В сотне сажен за мостом полотно дороги выходило на высокую насыпь и, полого загибаясь влево, скрывалось в лесу. Куда бы с этой высокой насыпи Иван ни кинул взгляд, всюду чернел лес. Только узенькая полоса отчуждения да ничтожная площадка под станцией и складами были отвоеваны у густохвойных великанов. Отвоеваны ли? Ведь и на самой станции, около вокзала, пакгаузов и жилых помещений высятся эти гиганты. Лес словно отпрянул от станции, а затем, подумав, послал вперед своих самых стойких разведчиков, понаблюдать, чем заняты, над чем копошатся люди, осмелившиеся ворваться в самую средину лесной державы.
Вот и жилище обходчика шестьсот второй версты. Иван остановился на гребне высокой насыпи. Значительно ниже его, в котловине, на небольшой поляне приютился домик Когута. Два окна освещены. Данило Романович, проводив вечерний скорый на Москву, сейчас, конечно, готовится к любимому своему занятию — чаепитию. Галина, наверное, хлопочет у самовара, заваривая погуще, «с деготьком», как говорит старый Когут.
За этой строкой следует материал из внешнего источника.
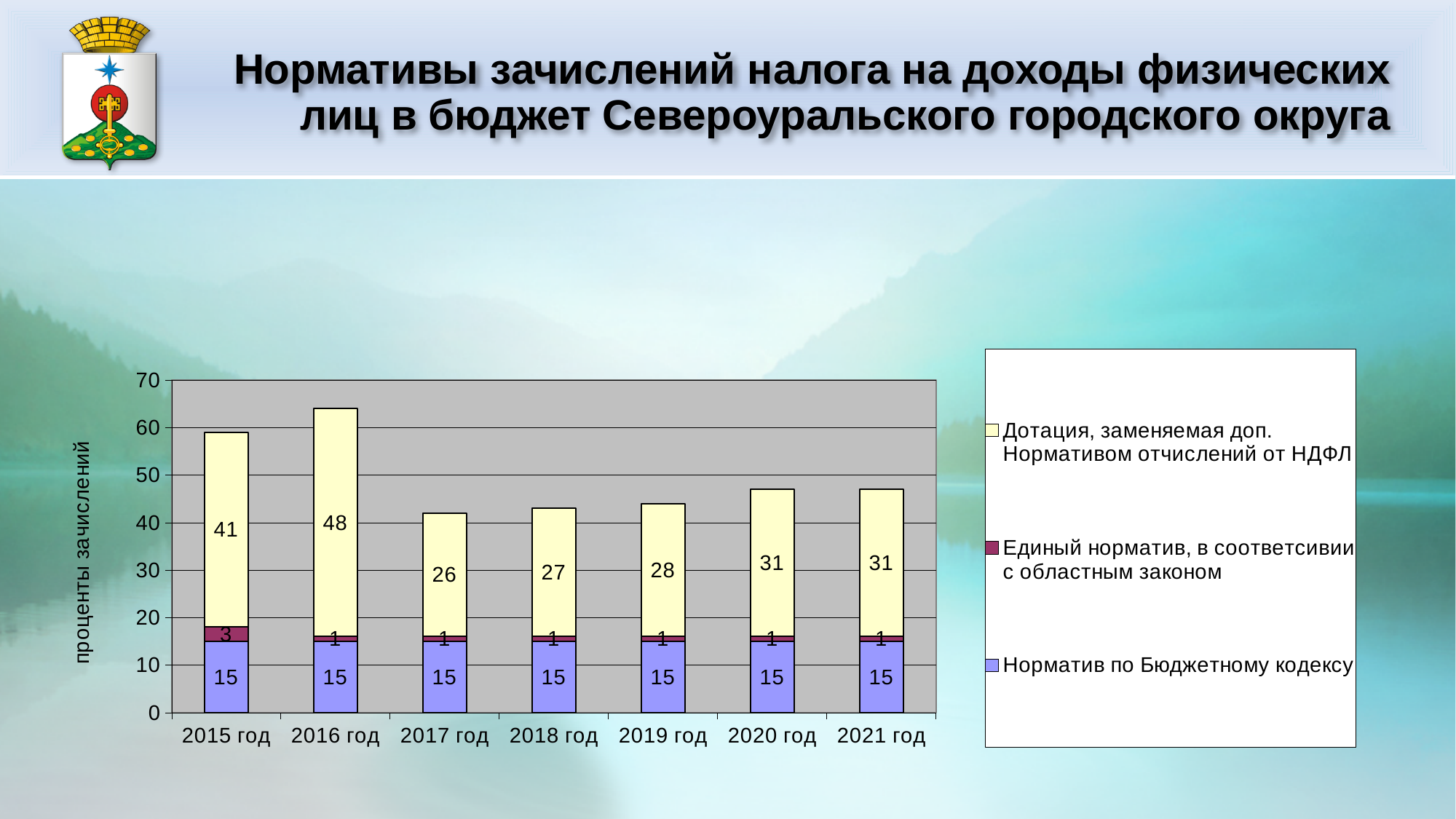
What is the label of the y axis? проценты зачислений How many series does the legend list? 3 What is the total of the stacked bar for 2015 год? 59 In which year is the 'Дотация, заменяемая доп. Нормативом отчислений от НДФЛ' value highest? 2016 год Which is larger: the 'Дотация, заменяемая доп. Нормативом отчислений от НДФЛ' value for 2015 год or for 2020 год? 2015 год In which year is the 'Дотация, заменяемая доп. Нормативом отчислений от НДФЛ' value lowest? 2017 год What is the value of 'Норматив по Бюджетному кодексу' for 2019 год? 15 What is the difference between the 'Дотация, заменяемая доп. Нормативом отчислений от НДФЛ' values for 2016 год and 2017 год? 22 What type of chart is shown on the slide? stacked bar chart What is the value of 'Дотация, заменяемая доп. Нормативом отчислений от НДФЛ' for 2016 год? 48 What is the value of 'Единый норматив, в соответсивии с областным законом' for 2015 год? 3 How many years are shown on the x axis? 7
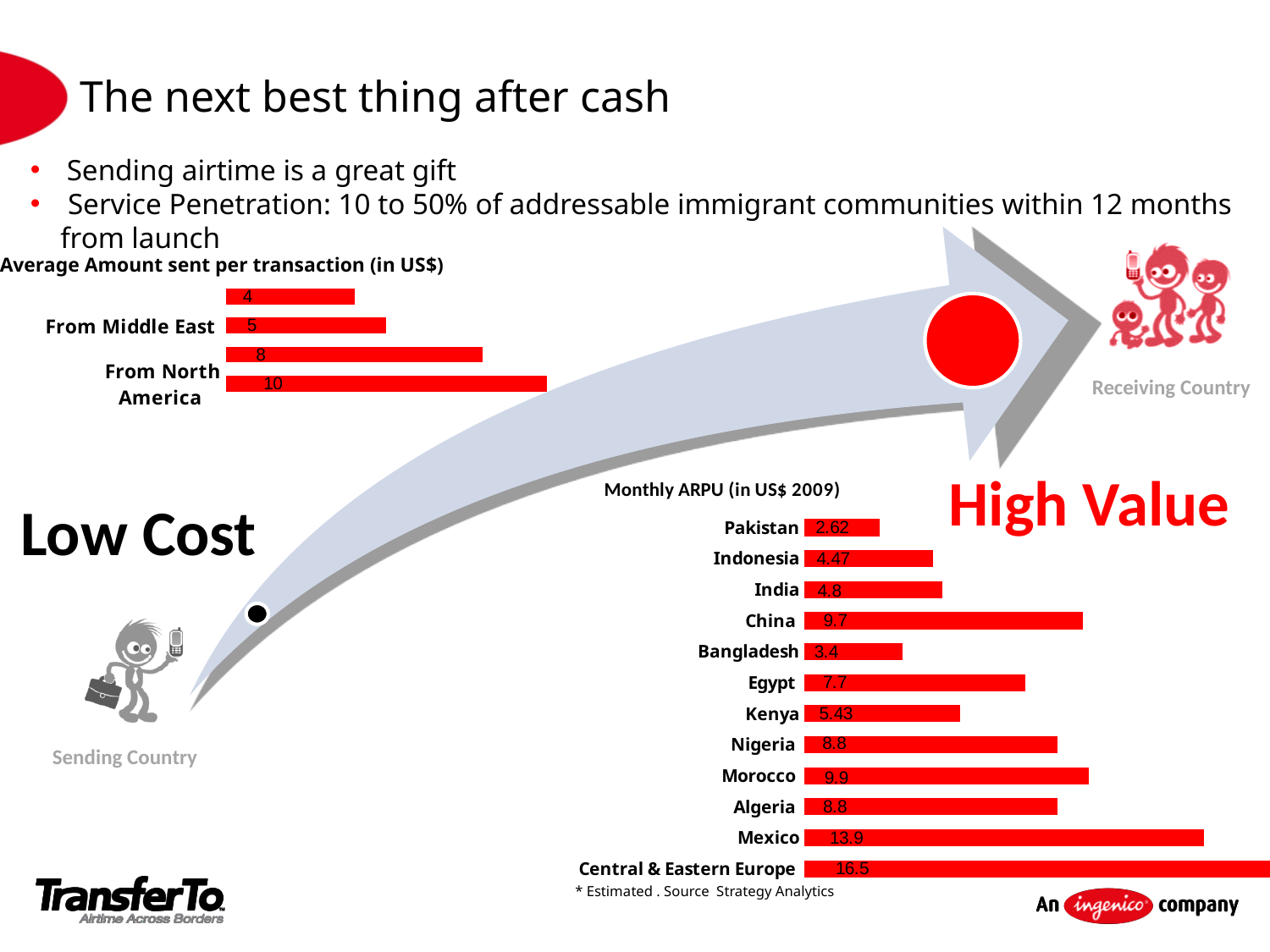
In the Monthly ARPU (in US$ 2009) chart, what is the value for Pakistan? 2.62 In the Monthly ARPU (in US$ 2009) chart, which category has the highest value? Central & Eastern Europe In the Average Amount sent per transaction (in US$) chart, what is the difference between the values for From North America and From Middle East? 5 In the Average Amount sent per transaction (in US$) chart, what is the value for From Middle East? 5 In the Monthly ARPU (in US$ 2009) chart, which is larger, the value for Egypt or the value for Kenya? Egypt What kind of chart is the Monthly ARPU (in US$ 2009) chart? Bar chart How many categories are shown in the Monthly ARPU (in US$ 2009) chart? 12 In the Monthly ARPU (in US$ 2009) chart, what is the difference between the values for Mexico and China? 4.2 In the Monthly ARPU (in US$ 2009) chart, what is the value for Mexico? 13.9 In the Average Amount sent per transaction (in US$) chart, what is the value for From North America? 10 In the Monthly ARPU (in US$ 2009) chart, what is the value for Kenya? 5.43 In the Monthly ARPU (in US$ 2009) chart, which category has the lowest value? Pakistan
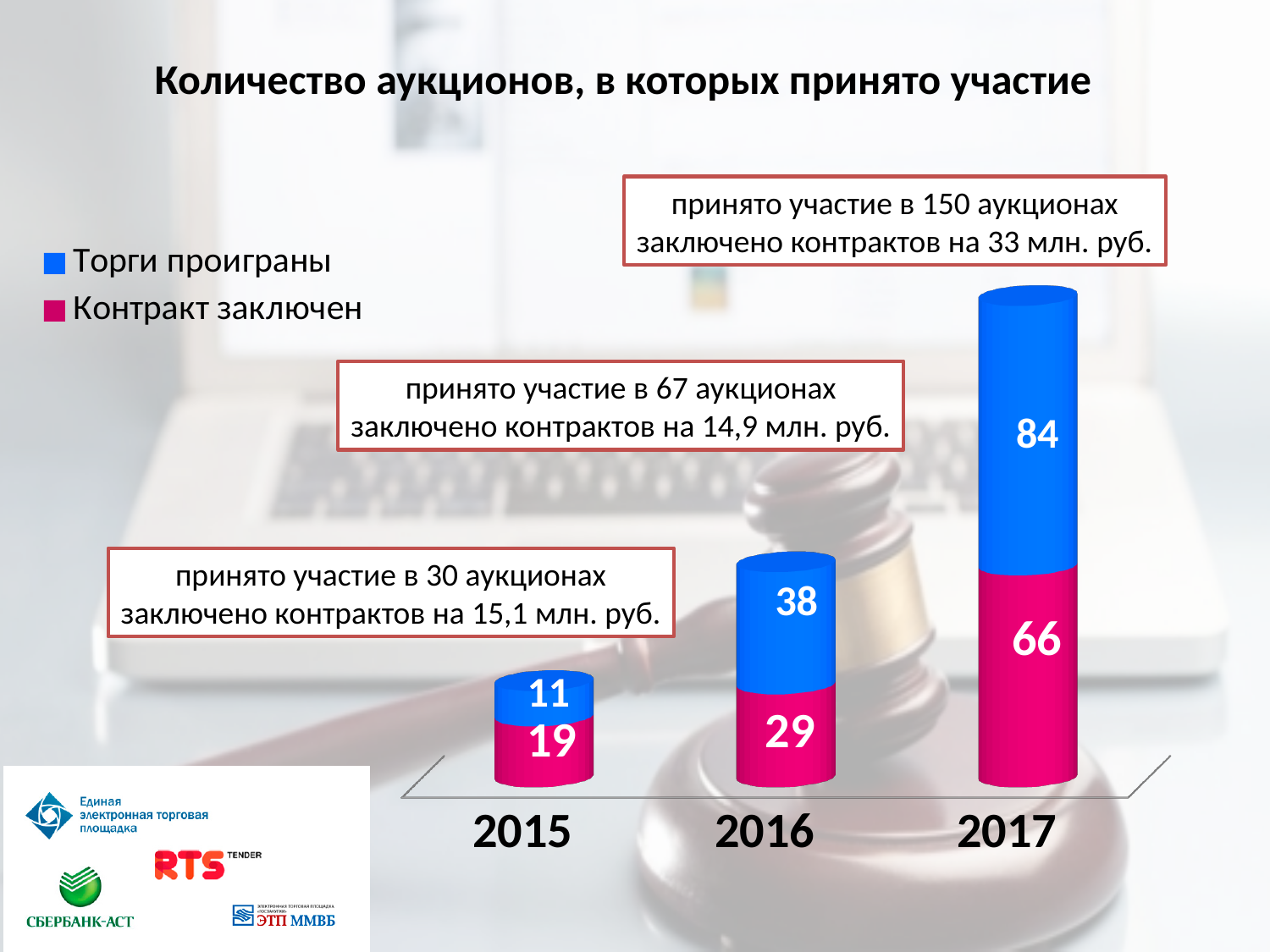
What is the value for 'Торги проиграны' in 2015? 11 Which is larger in 2015: 'Контракт заключен' or 'Торги проиграны'? Контракт заключен In which year is the 'Торги проиграны' value lowest? 2015 What is the value for 'Торги проиграны' in 2016? 38 How many series does the legend list? 2 What type of chart is shown on the slide? Stacked bar chart What is the total of the stacked bar for 2016? 67 What is the value for 'Контракт заключен' in 2017? 66 What is the title of the chart? Количество аукционов, в которых принято участие What is the difference between 'Торги проиграны' and 'Контракт заключен' in 2017? 18 How many years are shown on the x axis? 3 In which year is the 'Контракт заключен' value highest? 2017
Полозов сбежал по крутому откосу насыпи. Хорошо натоптанная тропинка проходила под самыми окнами и, завернув за угол, упиралась в дощатые ступени крыльца. Дальше было все как в тысячах других жилищ путевых обходчиков. Слева, в глубине двора, стояла банька, правее — хлев, дровяник и погреб. Посредине двора — колодец с воротом, по-хозяйственному убранный под дощатую шатровую крышу. А все это стандартное казенное обзаведение с трех сторон окружала стена стволов и хвоистых ветвей. Двор Когутов был просто врублен небольшим квадратом в густой, подступивший к полосе отчуждения, лес.
Иван по привычке без шума вошел в тесовые сени и удивленно остановился. Дверь в комнаты была полуоткрыта. Полозов знал, что Данило Романович, способный целый морозный день в одной рубашке колоть на дворе дрова, в комнатах любит тепло и даже жару. А тут на тебе! На улице градусов двадцать, а дверь чуть не настежь. Иван хотел уже окликнуть хозяев, когда до него донесся взволнованный голос Галины.
— Да чем так мучиться, лучше выкинуть им все и дело с концом. Пусть подавятся.
— Такие не подавятся,— ответил жене Данило Романович, и Полозов почувствовал в голосе Когута растерянность.— Нельзя им, Галя, отдавать наше. Тогда у них на руках все карты будут.
— Опять уезжать будем?— с легкой дрожью в голосе сказала Галина.— Куда, теперь?
— Никуда,— отрезал Данило Романович.— Ты ловко сообразила, куда спрятать. Только ты да я знаем, где что.
— Извести тебя могут...
— Шерстью не вышли. Что я теленок, что ли? Да и какая им от этого польза. Ведь я все могу в могилу унести.